(WHAT TO PRODUCE): Retype the records from the line that contains "Time of clock at [428,0,580,149]: 9:09" through the last one, including that line. Leave out the pictures.

Dataset items
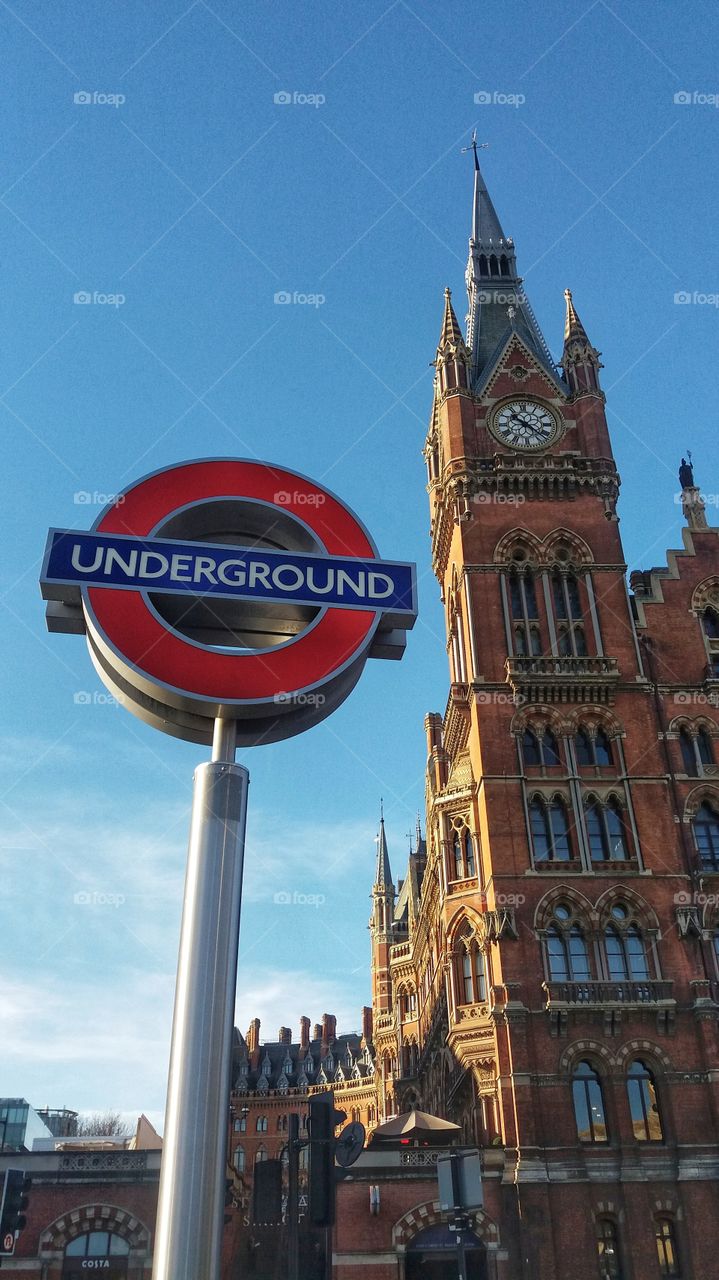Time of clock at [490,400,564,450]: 10:21
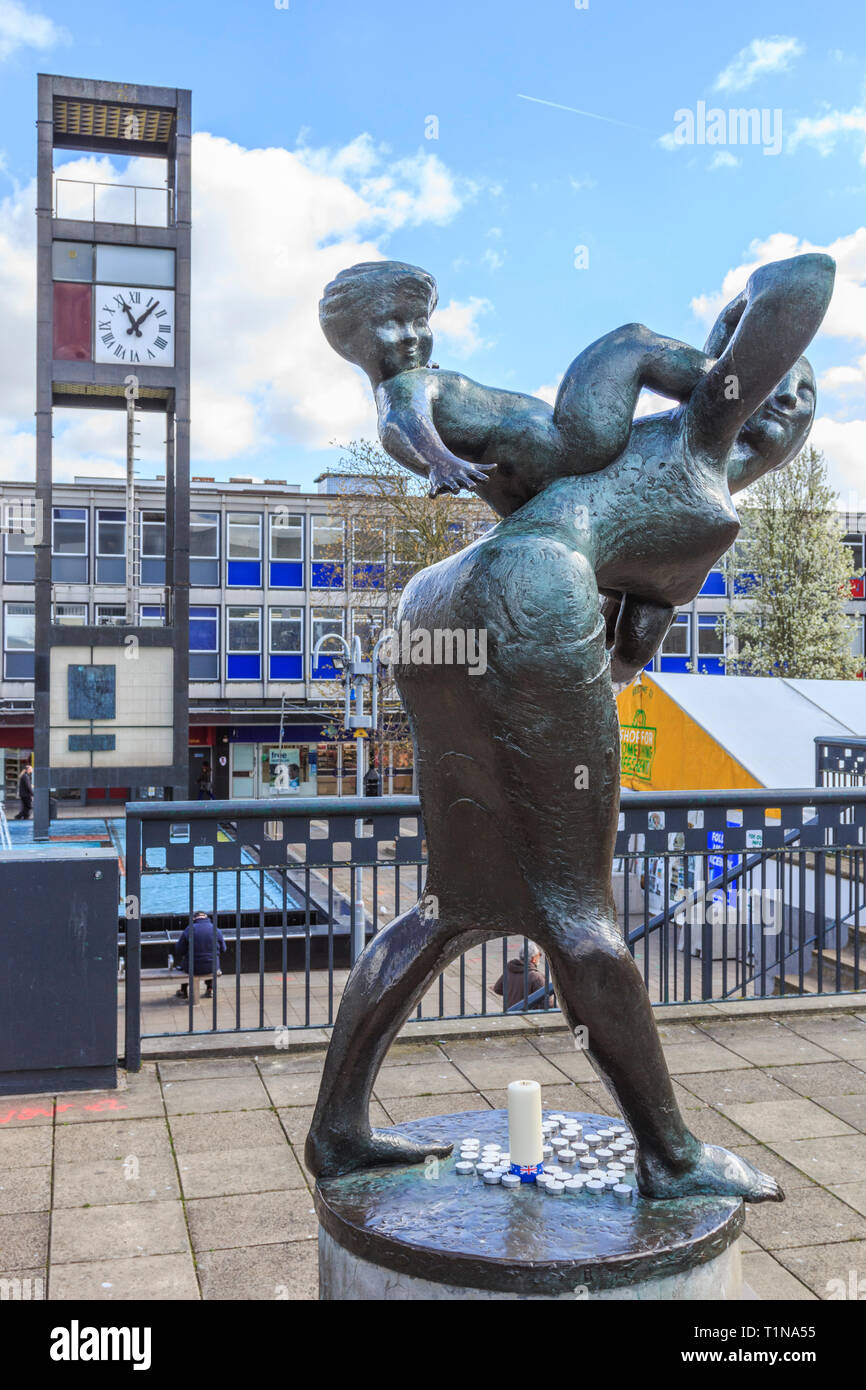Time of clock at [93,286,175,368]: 11:07
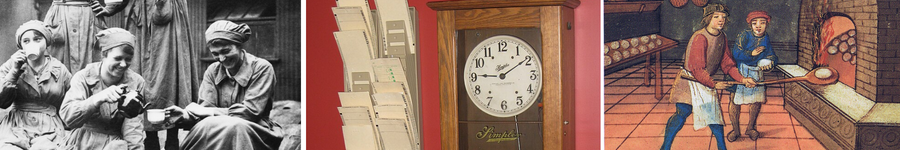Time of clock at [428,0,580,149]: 9:09
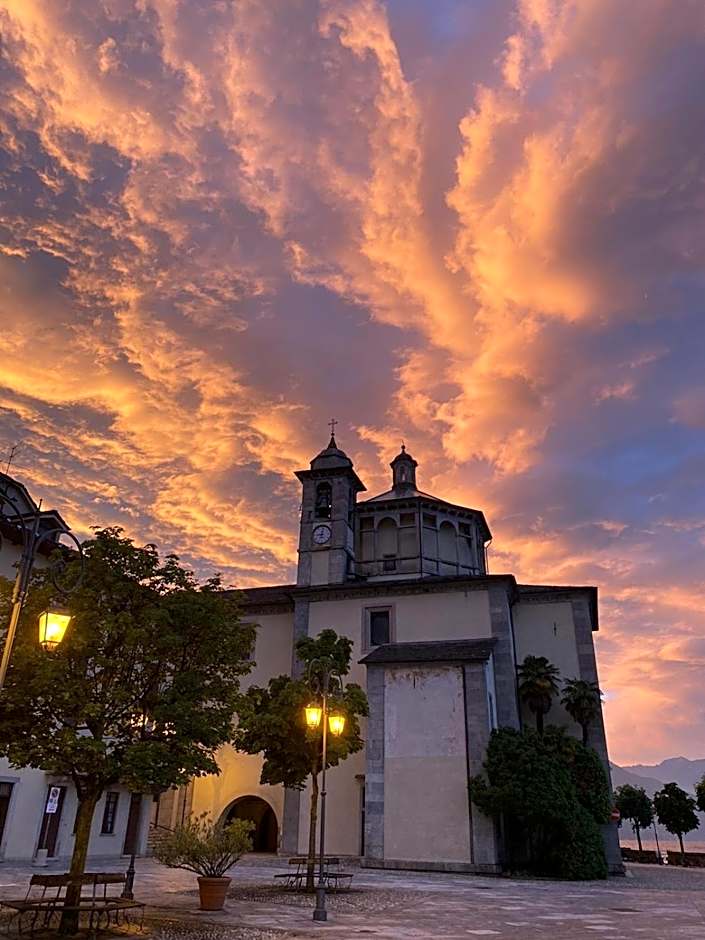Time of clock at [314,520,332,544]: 9:01
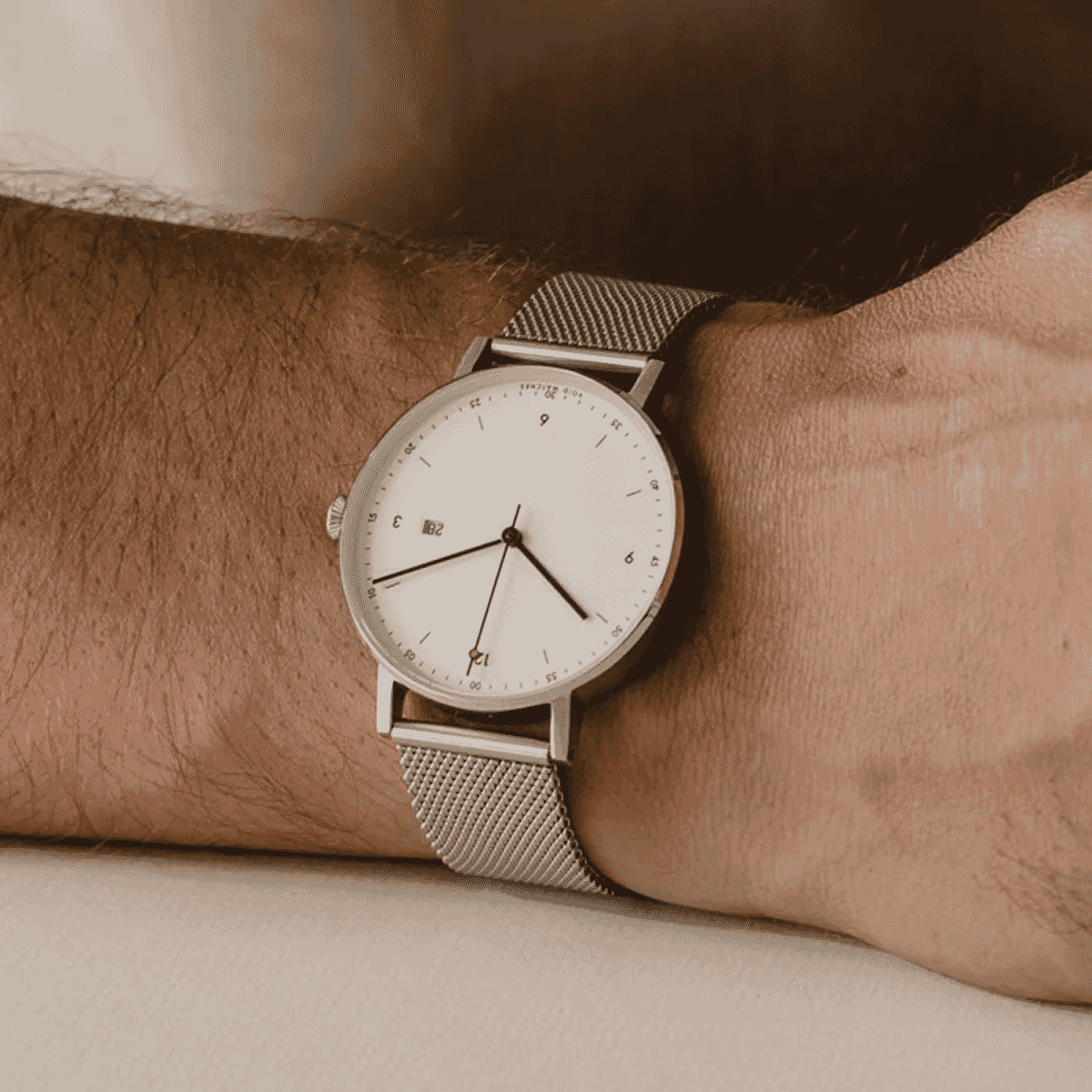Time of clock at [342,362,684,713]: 8:20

(SOLUTION TO THE PROBLEM):
Time of clock at [428,0,580,149]: 9:09
Time of clock at [314,520,332,544]: 9:01
Time of clock at [342,362,684,713]: 8:20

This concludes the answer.